Intelligence-Based Clinical Decision Support Vs. Clinical Decision Support
There’s a distinction to make between intelligence-based decision support in a medical service order management system and standard clinical decision support. They’re similar, and sometimes overlap, but they are not the same thing. The iOrder solution offers both.
Clinical Decision Support (CDS) refers to order management capabilities that enact the requirements of the Protecting Access to Medicare Act of 2014 (PAMA) law. The regulations coming from that law mandate the use of a qualified clinical decision support mechanism (qCDSM) to ensure that physicians cite appropriate use criteria (AUC) when they order certain imaging services. This requirement is still in a roll-out phase, but is expected to be completely mandatory by 2021. iOrder meets the qCDSM criterion by integrating with an approved qCDSM resource.
Intelligence-based clinical decision support, in contrast, is broader in scope. An order management system with intelligence can be customized to guide the ordering physician through virtually any sequence of eligibility for a diagnostic test. It’s not just limited to radiological services.
An Example of Intelligence-Based Decision Support at Work
Should someone with diabetes be required to fast before a fasting blood glucose test? The simple answer is “no,” but a medical order management system with intelligence-based decision support can be customized to make sure this issue is properly addressed. The system will prompt the doctor to answer the question, “Is this patient a diabetic?” If the doctor answers yes, the system will generate specific instructions for the patient that explain that he or she does not have to fast.
Why is this important? The doctor already knows that a diabetic should not be required to fast for a blood test. The difficulty is that without intelligence-based decision support, the doctor could easily overlook the issue because he or she is in a rush or isn’t paying attention to the patient’s medical history when the order is placed. Or, the doctor could place the order but neglect to tell the patient not to fast. This will have one of three outcomes, neither of which is good for the patient or the hospital providing the service:
- The patient will fast and put himself at risk, in health terms, perhaps even requiring medical assistance as a consequence
- The patient will get confused and call the doctor’s office for clarification. This is not the end of the world, but it’s the kind of minor, manual task that adds up when it happens hundreds of times a year
- The lab will ask the patient if he has fasted. The patient will say “no,” and be told to reschedule for a time when he has fasted. This will likely trigger another round of calls, rescheduling and so forth.

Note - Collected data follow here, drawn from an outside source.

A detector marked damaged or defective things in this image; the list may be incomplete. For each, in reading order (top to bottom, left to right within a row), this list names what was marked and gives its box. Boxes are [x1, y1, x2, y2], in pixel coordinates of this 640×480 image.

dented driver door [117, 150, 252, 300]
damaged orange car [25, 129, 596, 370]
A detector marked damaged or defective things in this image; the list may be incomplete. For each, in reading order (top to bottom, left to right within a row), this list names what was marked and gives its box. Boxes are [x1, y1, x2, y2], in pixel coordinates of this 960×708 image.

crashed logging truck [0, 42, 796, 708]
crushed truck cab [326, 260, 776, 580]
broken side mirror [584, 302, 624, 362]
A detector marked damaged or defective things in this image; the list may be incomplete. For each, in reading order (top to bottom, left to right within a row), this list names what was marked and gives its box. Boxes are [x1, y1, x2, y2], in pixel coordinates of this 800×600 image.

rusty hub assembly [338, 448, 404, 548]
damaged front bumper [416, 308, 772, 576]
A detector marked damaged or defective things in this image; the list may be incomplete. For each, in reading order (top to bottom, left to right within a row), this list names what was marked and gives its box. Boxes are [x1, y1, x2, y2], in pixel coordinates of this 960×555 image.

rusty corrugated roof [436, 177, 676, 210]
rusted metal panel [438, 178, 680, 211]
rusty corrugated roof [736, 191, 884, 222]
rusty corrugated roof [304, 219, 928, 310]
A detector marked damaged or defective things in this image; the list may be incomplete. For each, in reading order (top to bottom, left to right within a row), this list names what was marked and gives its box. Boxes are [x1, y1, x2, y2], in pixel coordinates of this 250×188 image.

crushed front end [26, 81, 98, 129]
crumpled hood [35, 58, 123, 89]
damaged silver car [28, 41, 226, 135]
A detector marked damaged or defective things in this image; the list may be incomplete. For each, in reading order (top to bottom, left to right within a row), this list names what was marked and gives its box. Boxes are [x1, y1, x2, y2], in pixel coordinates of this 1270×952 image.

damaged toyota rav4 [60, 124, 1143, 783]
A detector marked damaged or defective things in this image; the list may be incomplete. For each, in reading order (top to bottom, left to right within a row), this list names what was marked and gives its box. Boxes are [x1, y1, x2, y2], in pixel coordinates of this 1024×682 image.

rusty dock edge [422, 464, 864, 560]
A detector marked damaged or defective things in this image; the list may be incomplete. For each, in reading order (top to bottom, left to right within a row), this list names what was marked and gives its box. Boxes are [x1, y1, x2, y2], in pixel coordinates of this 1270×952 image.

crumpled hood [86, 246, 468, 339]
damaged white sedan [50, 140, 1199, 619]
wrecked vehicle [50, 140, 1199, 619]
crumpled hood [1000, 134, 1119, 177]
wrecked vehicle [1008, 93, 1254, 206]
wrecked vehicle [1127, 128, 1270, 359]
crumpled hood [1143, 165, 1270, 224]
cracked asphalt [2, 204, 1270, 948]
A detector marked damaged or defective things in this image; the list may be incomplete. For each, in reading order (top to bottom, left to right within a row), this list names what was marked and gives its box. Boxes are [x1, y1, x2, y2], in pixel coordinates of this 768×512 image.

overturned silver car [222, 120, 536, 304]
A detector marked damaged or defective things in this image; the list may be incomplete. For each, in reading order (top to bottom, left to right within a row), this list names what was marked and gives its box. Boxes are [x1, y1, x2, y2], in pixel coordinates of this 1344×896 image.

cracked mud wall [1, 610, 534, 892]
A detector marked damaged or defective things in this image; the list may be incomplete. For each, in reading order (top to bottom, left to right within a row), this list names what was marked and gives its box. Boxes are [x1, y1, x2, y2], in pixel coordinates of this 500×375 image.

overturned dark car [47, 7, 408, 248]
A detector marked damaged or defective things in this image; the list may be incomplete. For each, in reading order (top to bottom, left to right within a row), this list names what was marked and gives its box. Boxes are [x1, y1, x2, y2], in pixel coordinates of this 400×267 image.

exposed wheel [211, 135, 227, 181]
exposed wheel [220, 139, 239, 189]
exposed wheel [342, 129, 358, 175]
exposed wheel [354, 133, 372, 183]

This is just one example. iOrder can be extensively customized for almost any ambulatory service scenario. It can take into account factors like the patient’s medical history, allergies, medications he or she is taking, physical issues like weight and disabilities and so forth. The goal is to make the service fulfillment process go smoothly and then enable a streamlined billing process with a low chance of a payment review or denial.